Reproduce the records below verbatim, keeping every line and character unchanged.

— start MATERIAL TO PROCESS —

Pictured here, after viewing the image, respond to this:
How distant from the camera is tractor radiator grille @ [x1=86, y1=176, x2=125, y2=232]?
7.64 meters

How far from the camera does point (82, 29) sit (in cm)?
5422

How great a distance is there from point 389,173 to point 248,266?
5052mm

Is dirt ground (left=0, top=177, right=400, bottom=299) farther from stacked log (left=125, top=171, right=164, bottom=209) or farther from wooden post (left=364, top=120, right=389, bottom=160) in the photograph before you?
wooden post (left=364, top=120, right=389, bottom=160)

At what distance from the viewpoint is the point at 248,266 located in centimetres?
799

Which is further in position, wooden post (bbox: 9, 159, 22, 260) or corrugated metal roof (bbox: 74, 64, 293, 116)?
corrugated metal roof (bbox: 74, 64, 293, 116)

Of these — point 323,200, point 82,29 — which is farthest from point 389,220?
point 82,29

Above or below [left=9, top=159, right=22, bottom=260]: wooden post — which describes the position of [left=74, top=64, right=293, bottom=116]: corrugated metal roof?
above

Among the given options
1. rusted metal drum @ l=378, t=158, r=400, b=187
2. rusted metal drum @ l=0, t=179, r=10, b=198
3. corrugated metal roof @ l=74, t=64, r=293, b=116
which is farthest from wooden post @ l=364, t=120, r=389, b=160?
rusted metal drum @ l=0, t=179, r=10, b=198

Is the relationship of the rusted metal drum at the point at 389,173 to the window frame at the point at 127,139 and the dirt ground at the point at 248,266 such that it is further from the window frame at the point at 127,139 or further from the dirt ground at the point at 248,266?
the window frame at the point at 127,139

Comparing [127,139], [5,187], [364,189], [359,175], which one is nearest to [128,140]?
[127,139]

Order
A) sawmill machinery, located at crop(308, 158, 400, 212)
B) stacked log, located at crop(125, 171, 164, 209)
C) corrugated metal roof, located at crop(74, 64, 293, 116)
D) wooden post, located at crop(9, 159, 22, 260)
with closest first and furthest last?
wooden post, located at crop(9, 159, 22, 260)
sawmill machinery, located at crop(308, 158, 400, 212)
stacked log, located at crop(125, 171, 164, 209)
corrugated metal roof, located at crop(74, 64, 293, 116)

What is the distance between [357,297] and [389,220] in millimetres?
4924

— end MATERIAL TO PROCESS —

» OUTPUT FOR THIS EXERCISE:
Pictured here, after viewing the image, respond to this:
How distant from the camera is tractor radiator grille @ [x1=86, y1=176, x2=125, y2=232]?
7.64 meters

How far from the camera does point (82, 29) sit (in cm)?
5422

How great a distance is there from point 389,173 to point 248,266?
5052mm

Is dirt ground (left=0, top=177, right=400, bottom=299) farther from stacked log (left=125, top=171, right=164, bottom=209) or farther from wooden post (left=364, top=120, right=389, bottom=160) in the photograph before you?
wooden post (left=364, top=120, right=389, bottom=160)

At what distance from the viewpoint is the point at 248,266 located in centimetres?
799

Which is further in position, wooden post (bbox: 9, 159, 22, 260) or corrugated metal roof (bbox: 74, 64, 293, 116)?
corrugated metal roof (bbox: 74, 64, 293, 116)

Of these — point 323,200, point 82,29 — which is farthest from point 389,220?
point 82,29

Above or below [left=9, top=159, right=22, bottom=260]: wooden post — which describes the position of [left=74, top=64, right=293, bottom=116]: corrugated metal roof?
above

Among the given options
1. rusted metal drum @ l=378, t=158, r=400, b=187
2. rusted metal drum @ l=0, t=179, r=10, b=198
3. corrugated metal roof @ l=74, t=64, r=293, b=116
which is farthest from wooden post @ l=364, t=120, r=389, b=160?
rusted metal drum @ l=0, t=179, r=10, b=198

Is the relationship of the rusted metal drum at the point at 389,173 to the window frame at the point at 127,139 and the dirt ground at the point at 248,266 such that it is further from the window frame at the point at 127,139 or further from the dirt ground at the point at 248,266?
the window frame at the point at 127,139

Comparing [127,139], [5,187], [364,189], [359,175], which one is nearest to [128,140]?
[127,139]

Order
A) sawmill machinery, located at crop(308, 158, 400, 212)
B) stacked log, located at crop(125, 171, 164, 209)
C) corrugated metal roof, located at crop(74, 64, 293, 116)
D) wooden post, located at crop(9, 159, 22, 260)
with closest first and furthest last?
wooden post, located at crop(9, 159, 22, 260)
sawmill machinery, located at crop(308, 158, 400, 212)
stacked log, located at crop(125, 171, 164, 209)
corrugated metal roof, located at crop(74, 64, 293, 116)

What is the distance between [357,297] and [389,220] in millimetres?
4924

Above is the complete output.